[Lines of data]
%%

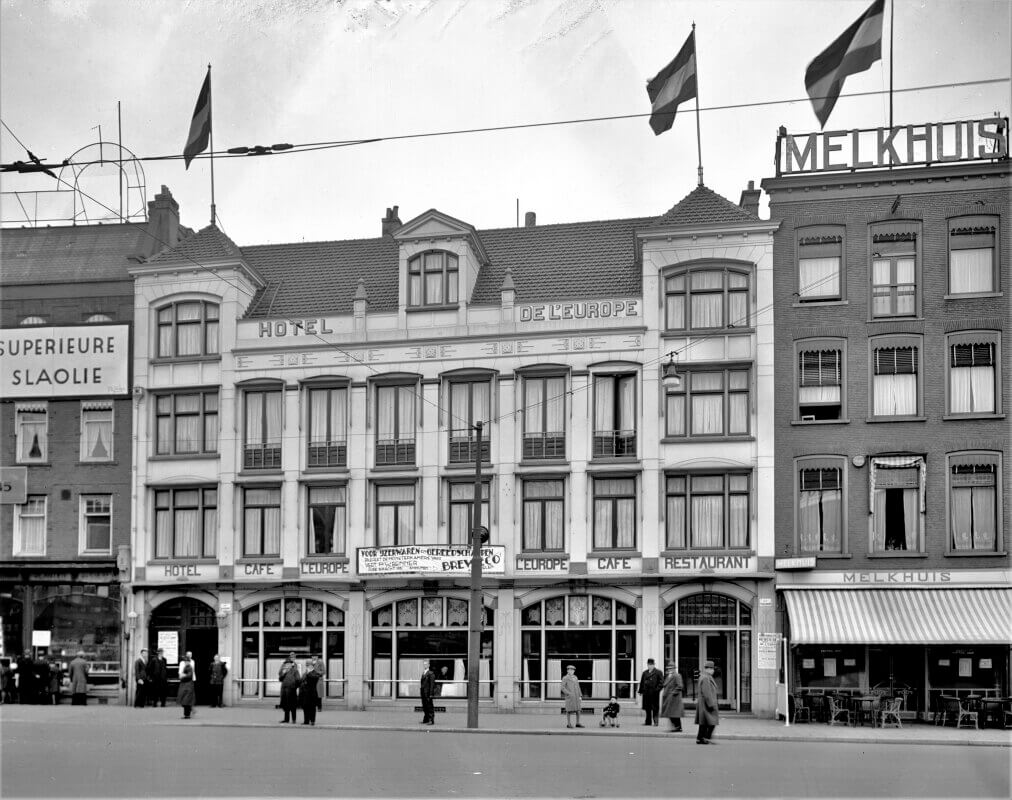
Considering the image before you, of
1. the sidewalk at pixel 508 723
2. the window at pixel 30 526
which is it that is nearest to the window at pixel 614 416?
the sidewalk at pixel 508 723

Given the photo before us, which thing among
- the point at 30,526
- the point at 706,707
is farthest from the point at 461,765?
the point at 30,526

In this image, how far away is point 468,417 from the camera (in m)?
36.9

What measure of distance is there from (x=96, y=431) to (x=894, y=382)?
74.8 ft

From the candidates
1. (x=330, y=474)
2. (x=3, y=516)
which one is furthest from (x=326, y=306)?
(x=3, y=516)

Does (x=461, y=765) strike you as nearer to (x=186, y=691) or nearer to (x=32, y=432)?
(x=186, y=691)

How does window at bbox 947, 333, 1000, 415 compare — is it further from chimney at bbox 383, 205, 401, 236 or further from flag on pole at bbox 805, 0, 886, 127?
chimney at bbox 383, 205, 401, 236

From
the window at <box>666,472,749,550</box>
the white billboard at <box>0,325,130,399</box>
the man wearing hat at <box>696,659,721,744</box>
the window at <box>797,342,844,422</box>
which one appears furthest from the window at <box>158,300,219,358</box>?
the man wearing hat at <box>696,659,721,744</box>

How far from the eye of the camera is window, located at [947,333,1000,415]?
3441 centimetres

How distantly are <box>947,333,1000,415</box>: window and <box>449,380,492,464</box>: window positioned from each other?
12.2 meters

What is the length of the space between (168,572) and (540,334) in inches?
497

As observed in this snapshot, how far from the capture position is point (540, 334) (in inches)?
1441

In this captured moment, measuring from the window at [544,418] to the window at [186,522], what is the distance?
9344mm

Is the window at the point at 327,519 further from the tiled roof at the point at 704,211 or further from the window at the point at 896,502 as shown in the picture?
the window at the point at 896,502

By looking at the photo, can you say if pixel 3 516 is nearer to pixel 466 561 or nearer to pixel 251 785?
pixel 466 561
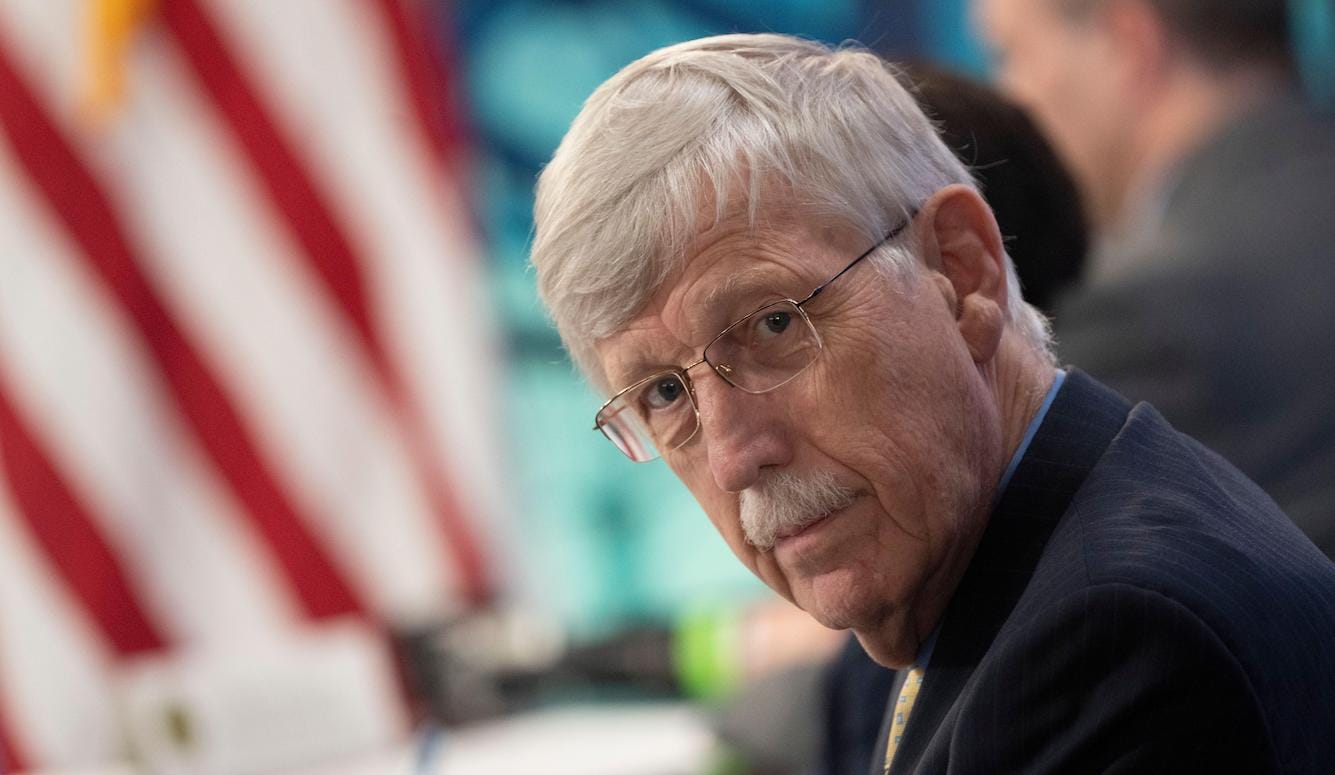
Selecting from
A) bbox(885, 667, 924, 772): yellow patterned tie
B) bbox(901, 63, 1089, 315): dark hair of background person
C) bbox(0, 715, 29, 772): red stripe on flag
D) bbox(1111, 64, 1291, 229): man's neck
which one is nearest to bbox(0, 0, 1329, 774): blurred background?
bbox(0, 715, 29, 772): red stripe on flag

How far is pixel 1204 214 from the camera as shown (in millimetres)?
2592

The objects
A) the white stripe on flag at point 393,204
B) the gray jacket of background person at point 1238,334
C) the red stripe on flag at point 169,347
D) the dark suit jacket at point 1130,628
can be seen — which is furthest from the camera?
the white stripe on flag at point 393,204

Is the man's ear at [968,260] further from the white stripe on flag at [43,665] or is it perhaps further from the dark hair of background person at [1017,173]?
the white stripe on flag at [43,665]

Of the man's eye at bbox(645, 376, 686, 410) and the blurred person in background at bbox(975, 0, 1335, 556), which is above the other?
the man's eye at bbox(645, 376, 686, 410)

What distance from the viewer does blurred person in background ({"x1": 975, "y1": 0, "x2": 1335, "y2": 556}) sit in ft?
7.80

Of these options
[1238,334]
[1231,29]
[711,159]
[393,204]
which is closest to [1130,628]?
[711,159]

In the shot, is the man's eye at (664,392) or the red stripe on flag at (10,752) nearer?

%%

- _Requirement_
Print out the lines exactly, skipping any picture.

- _Correct output_
Considering the image before you, of
1. the sidewalk at pixel 508 723
2. the window at pixel 30 526
which is it that is nearest to the window at pixel 614 416?
the sidewalk at pixel 508 723

Given the photo before us, which thing among
- the point at 30,526
- the point at 706,707
is farthest from the point at 461,765?
the point at 30,526

In this image, how far away is point 468,417 from the camera (in m)?
36.9

What measure of distance is there from (x=96, y=431) to (x=894, y=382)?
74.8 ft

From the candidates
1. (x=330, y=474)
2. (x=3, y=516)
which one is furthest from (x=326, y=306)?
(x=3, y=516)

Does (x=461, y=765) strike you as nearer to (x=186, y=691) or nearer to (x=32, y=432)?
(x=186, y=691)

How does window at bbox 947, 333, 1000, 415 compare — is it further from chimney at bbox 383, 205, 401, 236 or further from flag on pole at bbox 805, 0, 886, 127?
chimney at bbox 383, 205, 401, 236

From
the window at <box>666,472,749,550</box>
the white billboard at <box>0,325,130,399</box>
the man wearing hat at <box>696,659,721,744</box>
the window at <box>797,342,844,422</box>
which one appears furthest from the window at <box>158,300,219,358</box>?
the man wearing hat at <box>696,659,721,744</box>

How far from the eye of the camera is window, located at [947,333,1000,415]?
3441 centimetres

How distantly are <box>947,333,1000,415</box>: window and <box>449,380,492,464</box>: window positioned from each other?
12.2 meters

What is the length of the space between (168,572) and (540,334) in inches?
497

As observed in this snapshot, how far from the capture position is point (540, 334) (in inches)?
1441

In this captured moment, measuring from the window at [544,418] to the window at [186,522], what is the distance?
9344mm

Is the window at the point at 327,519 further from the tiled roof at the point at 704,211 or further from the window at the point at 896,502 as shown in the picture?
the window at the point at 896,502

By looking at the photo, can you say if pixel 3 516 is nearer to pixel 466 561 or nearer to pixel 251 785?
pixel 466 561
Selecting from
A) bbox(885, 667, 924, 772): yellow patterned tie
B) bbox(901, 63, 1089, 315): dark hair of background person
C) bbox(0, 715, 29, 772): red stripe on flag
D) bbox(1111, 64, 1291, 229): man's neck
which one is nearest to bbox(0, 0, 1329, 774): blurred background?
bbox(0, 715, 29, 772): red stripe on flag

How far is pixel 1204 214 from the camera as shown (in millimetres)?
2592

The objects
A) the white stripe on flag at point 393,204
B) the gray jacket of background person at point 1238,334
C) the red stripe on flag at point 169,347
D) the dark suit jacket at point 1130,628
can be seen — which is furthest from the camera?
the white stripe on flag at point 393,204

Is the man's ear at [968,260] further from the white stripe on flag at [43,665] or is it perhaps further from the dark hair of background person at [1017,173]?
the white stripe on flag at [43,665]

Of the man's eye at bbox(645, 376, 686, 410) and the blurred person in background at bbox(975, 0, 1335, 556), which is above the other?
the man's eye at bbox(645, 376, 686, 410)

What distance from the viewer does blurred person in background ({"x1": 975, "y1": 0, "x2": 1335, "y2": 556}) sit in ft?
7.80

Of these options
[1238,334]
[1231,29]
[711,159]
[393,204]
which is closest to [1130,628]?
[711,159]

In the shot, is the man's eye at (664,392) or the red stripe on flag at (10,752) nearer?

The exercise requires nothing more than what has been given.